**Supplied text**.
--- start ---

# להסתובב



## dukaine

A guy is swindled out of millions by a diamond jeweler that he was formerly partners with.  The cop asks him why he didn't file suit.  He replies:

יהלומנים לא מסתובבים בבתי משפט. 

I understand lehistovev to mean "to turn" or "to rotate".  I don't get what it means in this sentence.


----------



## arielipi

it can also mean to hang around...  ; actually you misunderstood! lehistovev is to hang around, lesovev is to turn (something),to rotate.


----------



## dukaine

arielipi said:


> it can also mean to hang around...  ; actually you misunderstood! lehistovev is to hang around, lesovev is turn (something),to rotate.



I was reading the caption and that was what was there. It was actually conjugated as מסתובבים.  When i looked it up with this spelling, "turn, rotate" was what came up.  I checked three places.  Maybe a typo on the caption?


----------



## arielipi

mistovevim can be both, almost all binyanim are both, itsone of those cases where you need to know by the context i guess...


----------



## dukaine

"To hang out" makes sense in this case.  It was a mafia deal that went wrong; I wouldn't hang out in court, either, if I were the mob.


----------



## Ali Smith

Shalom, is להסתובב lehistovev, meaning “to turn (intransitive)”, from hitpa’el? What are the root letters?

Thanks!


----------



## Drink

Ali Smith said:


> Shalom, is להסתובב lehistovev, meaning “to turn (intransitive)”, from hitpa’el? What are the root letters?
> 
> Thanks!



It's hitpolel. The root is סבב.


----------



## Ali Smith

That’s weird because להתכונן is from the same conjugation (להתפולל), but everyone says it’s root letters are k-w-n, not k-n-n!


----------



## Drink

As I said to you last time you asked this question:



> Yes. The hitpolel binyan is usually used for hollow roots, and it doubles the last root letter. *Often it is used for geminate roots as well, in which case the last two root letters are already double.* Sometimes other weird things happen like with התרוקן.



סבב is exactly the sort of "geminate root" I was talking about.


----------

--- end ---

**Dataset section**.

--- start ---

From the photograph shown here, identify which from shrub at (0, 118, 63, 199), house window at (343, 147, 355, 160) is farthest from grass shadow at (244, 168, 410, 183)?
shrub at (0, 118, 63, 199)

--- end ---

Transcribe the passage of the forum thread above that opens with the words "I was reading" and closes with "on the caption?".

I was reading the caption and that was what was there. It was actually conjugated as מסתובבים.  When i looked it up with this spelling, "turn, rotate" was what came up.  I checked three places.  Maybe a typo on the caption?